---- DATA SUPPLIED

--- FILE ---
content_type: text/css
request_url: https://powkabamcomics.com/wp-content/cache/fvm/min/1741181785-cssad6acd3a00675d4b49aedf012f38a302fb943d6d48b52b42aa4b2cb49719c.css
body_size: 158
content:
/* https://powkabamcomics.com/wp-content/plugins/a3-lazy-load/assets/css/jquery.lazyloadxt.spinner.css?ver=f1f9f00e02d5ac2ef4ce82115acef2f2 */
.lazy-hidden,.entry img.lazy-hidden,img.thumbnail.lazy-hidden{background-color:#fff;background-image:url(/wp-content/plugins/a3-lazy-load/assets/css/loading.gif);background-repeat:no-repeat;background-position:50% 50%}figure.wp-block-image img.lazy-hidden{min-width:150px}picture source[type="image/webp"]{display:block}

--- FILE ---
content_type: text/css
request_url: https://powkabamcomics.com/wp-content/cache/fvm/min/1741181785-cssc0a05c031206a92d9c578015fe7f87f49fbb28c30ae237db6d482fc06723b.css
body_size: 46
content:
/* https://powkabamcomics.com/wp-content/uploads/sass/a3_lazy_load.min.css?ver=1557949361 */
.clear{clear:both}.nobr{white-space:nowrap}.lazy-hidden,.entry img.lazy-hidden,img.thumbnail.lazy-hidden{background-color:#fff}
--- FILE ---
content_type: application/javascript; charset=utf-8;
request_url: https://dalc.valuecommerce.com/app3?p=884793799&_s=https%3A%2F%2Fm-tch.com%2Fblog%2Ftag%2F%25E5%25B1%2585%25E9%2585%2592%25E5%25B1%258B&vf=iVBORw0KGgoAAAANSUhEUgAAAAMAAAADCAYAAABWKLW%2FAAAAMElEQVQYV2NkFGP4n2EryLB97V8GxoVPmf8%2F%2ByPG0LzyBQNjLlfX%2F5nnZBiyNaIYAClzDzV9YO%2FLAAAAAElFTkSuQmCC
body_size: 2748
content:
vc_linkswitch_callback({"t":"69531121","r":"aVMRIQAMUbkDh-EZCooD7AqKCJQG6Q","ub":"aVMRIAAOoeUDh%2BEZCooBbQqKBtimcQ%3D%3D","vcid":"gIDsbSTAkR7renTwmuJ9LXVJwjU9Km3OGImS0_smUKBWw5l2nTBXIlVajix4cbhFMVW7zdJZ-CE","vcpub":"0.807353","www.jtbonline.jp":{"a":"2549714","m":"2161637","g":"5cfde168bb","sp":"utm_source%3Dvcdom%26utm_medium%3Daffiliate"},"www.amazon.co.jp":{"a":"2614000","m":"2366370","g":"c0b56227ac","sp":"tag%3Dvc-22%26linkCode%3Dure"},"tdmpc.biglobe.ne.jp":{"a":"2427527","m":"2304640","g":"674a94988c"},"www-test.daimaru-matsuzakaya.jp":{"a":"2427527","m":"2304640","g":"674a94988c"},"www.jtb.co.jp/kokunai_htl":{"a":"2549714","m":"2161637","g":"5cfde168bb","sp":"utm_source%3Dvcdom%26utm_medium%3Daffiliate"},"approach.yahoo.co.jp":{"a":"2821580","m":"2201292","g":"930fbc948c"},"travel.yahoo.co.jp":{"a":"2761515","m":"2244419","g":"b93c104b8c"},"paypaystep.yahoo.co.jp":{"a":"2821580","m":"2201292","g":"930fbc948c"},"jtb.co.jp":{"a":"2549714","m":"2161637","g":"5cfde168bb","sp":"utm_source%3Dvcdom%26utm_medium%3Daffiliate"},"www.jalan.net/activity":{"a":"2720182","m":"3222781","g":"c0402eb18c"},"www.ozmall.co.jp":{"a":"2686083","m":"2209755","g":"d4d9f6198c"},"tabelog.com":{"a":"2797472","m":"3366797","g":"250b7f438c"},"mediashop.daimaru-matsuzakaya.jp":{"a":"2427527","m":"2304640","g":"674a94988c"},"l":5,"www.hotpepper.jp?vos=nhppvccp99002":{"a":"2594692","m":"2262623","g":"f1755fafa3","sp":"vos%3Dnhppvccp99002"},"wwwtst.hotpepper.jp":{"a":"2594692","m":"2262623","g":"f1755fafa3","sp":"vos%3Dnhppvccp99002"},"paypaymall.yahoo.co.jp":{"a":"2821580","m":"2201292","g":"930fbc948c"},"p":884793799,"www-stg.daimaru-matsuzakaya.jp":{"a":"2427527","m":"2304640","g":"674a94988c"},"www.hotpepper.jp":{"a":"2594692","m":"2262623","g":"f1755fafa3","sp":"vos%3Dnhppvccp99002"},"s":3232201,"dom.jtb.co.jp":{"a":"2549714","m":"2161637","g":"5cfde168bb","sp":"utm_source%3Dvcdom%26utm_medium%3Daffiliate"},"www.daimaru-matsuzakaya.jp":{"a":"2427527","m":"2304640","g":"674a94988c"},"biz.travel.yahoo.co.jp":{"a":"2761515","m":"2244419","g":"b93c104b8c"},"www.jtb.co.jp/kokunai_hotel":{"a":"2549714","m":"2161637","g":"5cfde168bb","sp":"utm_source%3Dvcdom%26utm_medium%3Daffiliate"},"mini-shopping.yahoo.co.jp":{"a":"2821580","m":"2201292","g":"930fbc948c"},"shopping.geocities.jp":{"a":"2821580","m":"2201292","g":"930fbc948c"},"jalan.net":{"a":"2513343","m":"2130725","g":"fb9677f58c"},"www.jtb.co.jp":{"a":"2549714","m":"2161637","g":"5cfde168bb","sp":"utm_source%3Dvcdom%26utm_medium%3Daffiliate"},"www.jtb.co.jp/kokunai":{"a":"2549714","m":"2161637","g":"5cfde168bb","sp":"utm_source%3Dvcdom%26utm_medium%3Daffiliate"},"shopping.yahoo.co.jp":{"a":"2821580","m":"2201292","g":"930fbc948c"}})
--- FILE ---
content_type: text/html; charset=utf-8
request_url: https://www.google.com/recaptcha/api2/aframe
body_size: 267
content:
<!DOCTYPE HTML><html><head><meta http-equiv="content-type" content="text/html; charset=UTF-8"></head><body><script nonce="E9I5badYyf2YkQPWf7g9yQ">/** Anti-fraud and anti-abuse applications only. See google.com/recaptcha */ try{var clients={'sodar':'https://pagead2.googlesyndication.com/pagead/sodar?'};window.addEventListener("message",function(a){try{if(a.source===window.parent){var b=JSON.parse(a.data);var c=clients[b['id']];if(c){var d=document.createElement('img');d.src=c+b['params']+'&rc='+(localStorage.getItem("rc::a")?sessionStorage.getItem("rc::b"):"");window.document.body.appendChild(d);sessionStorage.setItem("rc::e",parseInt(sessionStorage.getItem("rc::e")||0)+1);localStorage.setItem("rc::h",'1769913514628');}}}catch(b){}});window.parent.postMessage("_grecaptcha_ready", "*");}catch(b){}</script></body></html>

--------

Output each record exactly, leaving nothing out.

### YOUR RESPONSE
--- FILE ---
content_type: text/css
request_url: https://powkabamcomics.com/wp-content/cache/fvm/min/1741181785-cssad6acd3a00675d4b49aedf012f38a302fb943d6d48b52b42aa4b2cb49719c.css
body_size: 158
content:
/* https://powkabamcomics.com/wp-content/plugins/a3-lazy-load/assets/css/jquery.lazyloadxt.spinner.css?ver=f1f9f00e02d5ac2ef4ce82115acef2f2 */
.lazy-hidden,.entry img.lazy-hidden,img.thumbnail.lazy-hidden{background-color:#fff;background-image:url(/wp-content/plugins/a3-lazy-load/assets/css/loading.gif);background-repeat:no-repeat;background-position:50% 50%}figure.wp-block-image img.lazy-hidden{min-width:150px}picture source[type="image/webp"]{display:block}

--- FILE ---
content_type: text/css
request_url: https://powkabamcomics.com/wp-content/cache/fvm/min/1741181785-cssc0a05c031206a92d9c578015fe7f87f49fbb28c30ae237db6d482fc06723b.css
body_size: 46
content:
/* https://powkabamcomics.com/wp-content/uploads/sass/a3_lazy_load.min.css?ver=1557949361 */
.clear{clear:both}.nobr{white-space:nowrap}.lazy-hidden,.entry img.lazy-hidden,img.thumbnail.lazy-hidden{background-color:#fff}
--- FILE ---
content_type: application/javascript; charset=utf-8;
request_url: https://dalc.valuecommerce.com/app3?p=884793799&_s=https%3A%2F%2Fm-tch.com%2Fblog%2Ftag%2F%25E5%25B1%2585%25E9%2585%2592%25E5%25B1%258B&vf=iVBORw0KGgoAAAANSUhEUgAAAAMAAAADCAYAAABWKLW%2FAAAAMElEQVQYV2NkFGP4n2EryLB97V8GxoVPmf8%2F%2ByPG0LzyBQNjLlfX%2F5nnZBiyNaIYAClzDzV9YO%2FLAAAAAElFTkSuQmCC
body_size: 2748
content:
vc_linkswitch_callback({"t":"69531121","r":"aVMRIQAMUbkDh-EZCooD7AqKCJQG6Q","ub":"aVMRIAAOoeUDh%2BEZCooBbQqKBtimcQ%3D%3D","vcid":"gIDsbSTAkR7renTwmuJ9LXVJwjU9Km3OGImS0_smUKBWw5l2nTBXIlVajix4cbhFMVW7zdJZ-CE","vcpub":"0.807353","www.jtbonline.jp":{"a":"2549714","m":"2161637","g":"5cfde168bb","sp":"utm_source%3Dvcdom%26utm_medium%3Daffiliate"},"www.amazon.co.jp":{"a":"2614000","m":"2366370","g":"c0b56227ac","sp":"tag%3Dvc-22%26linkCode%3Dure"},"tdmpc.biglobe.ne.jp":{"a":"2427527","m":"2304640","g":"674a94988c"},"www-test.daimaru-matsuzakaya.jp":{"a":"2427527","m":"2304640","g":"674a94988c"},"www.jtb.co.jp/kokunai_htl":{"a":"2549714","m":"2161637","g":"5cfde168bb","sp":"utm_source%3Dvcdom%26utm_medium%3Daffiliate"},"approach.yahoo.co.jp":{"a":"2821580","m":"2201292","g":"930fbc948c"},"travel.yahoo.co.jp":{"a":"2761515","m":"2244419","g":"b93c104b8c"},"paypaystep.yahoo.co.jp":{"a":"2821580","m":"2201292","g":"930fbc948c"},"jtb.co.jp":{"a":"2549714","m":"2161637","g":"5cfde168bb","sp":"utm_source%3Dvcdom%26utm_medium%3Daffiliate"},"www.jalan.net/activity":{"a":"2720182","m":"3222781","g":"c0402eb18c"},"www.ozmall.co.jp":{"a":"2686083","m":"2209755","g":"d4d9f6198c"},"tabelog.com":{"a":"2797472","m":"3366797","g":"250b7f438c"},"mediashop.daimaru-matsuzakaya.jp":{"a":"2427527","m":"2304640","g":"674a94988c"},"l":5,"www.hotpepper.jp?vos=nhppvccp99002":{"a":"2594692","m":"2262623","g":"f1755fafa3","sp":"vos%3Dnhppvccp99002"},"wwwtst.hotpepper.jp":{"a":"2594692","m":"2262623","g":"f1755fafa3","sp":"vos%3Dnhppvccp99002"},"paypaymall.yahoo.co.jp":{"a":"2821580","m":"2201292","g":"930fbc948c"},"p":884793799,"www-stg.daimaru-matsuzakaya.jp":{"a":"2427527","m":"2304640","g":"674a94988c"},"www.hotpepper.jp":{"a":"2594692","m":"2262623","g":"f1755fafa3","sp":"vos%3Dnhppvccp99002"},"s":3232201,"dom.jtb.co.jp":{"a":"2549714","m":"2161637","g":"5cfde168bb","sp":"utm_source%3Dvcdom%26utm_medium%3Daffiliate"},"www.daimaru-matsuzakaya.jp":{"a":"2427527","m":"2304640","g":"674a94988c"},"biz.travel.yahoo.co.jp":{"a":"2761515","m":"2244419","g":"b93c104b8c"},"www.jtb.co.jp/kokunai_hotel":{"a":"2549714","m":"2161637","g":"5cfde168bb","sp":"utm_source%3Dvcdom%26utm_medium%3Daffiliate"},"mini-shopping.yahoo.co.jp":{"a":"2821580","m":"2201292","g":"930fbc948c"},"shopping.geocities.jp":{"a":"2821580","m":"2201292","g":"930fbc948c"},"jalan.net":{"a":"2513343","m":"2130725","g":"fb9677f58c"},"www.jtb.co.jp":{"a":"2549714","m":"2161637","g":"5cfde168bb","sp":"utm_source%3Dvcdom%26utm_medium%3Daffiliate"},"www.jtb.co.jp/kokunai":{"a":"2549714","m":"2161637","g":"5cfde168bb","sp":"utm_source%3Dvcdom%26utm_medium%3Daffiliate"},"shopping.yahoo.co.jp":{"a":"2821580","m":"2201292","g":"930fbc948c"}})
--- FILE ---
content_type: text/html; charset=utf-8
request_url: https://www.google.com/recaptcha/api2/aframe
body_size: 267
content:
<!DOCTYPE HTML><html><head><meta http-equiv="content-type" content="text/html; charset=UTF-8"></head><body><script nonce="E9I5badYyf2YkQPWf7g9yQ">/** Anti-fraud and anti-abuse applications only. See google.com/recaptcha */ try{var clients={'sodar':'https://pagead2.googlesyndication.com/pagead/sodar?'};window.addEventListener("message",function(a){try{if(a.source===window.parent){var b=JSON.parse(a.data);var c=clients[b['id']];if(c){var d=document.createElement('img');d.src=c+b['params']+'&rc='+(localStorage.getItem("rc::a")?sessionStorage.getItem("rc::b"):"");window.document.body.appendChild(d);sessionStorage.setItem("rc::e",parseInt(sessionStorage.getItem("rc::e")||0)+1);localStorage.setItem("rc::h",'1769913514628');}}}catch(b){}});window.parent.postMessage("_grecaptcha_ready", "*");}catch(b){}</script></body></html>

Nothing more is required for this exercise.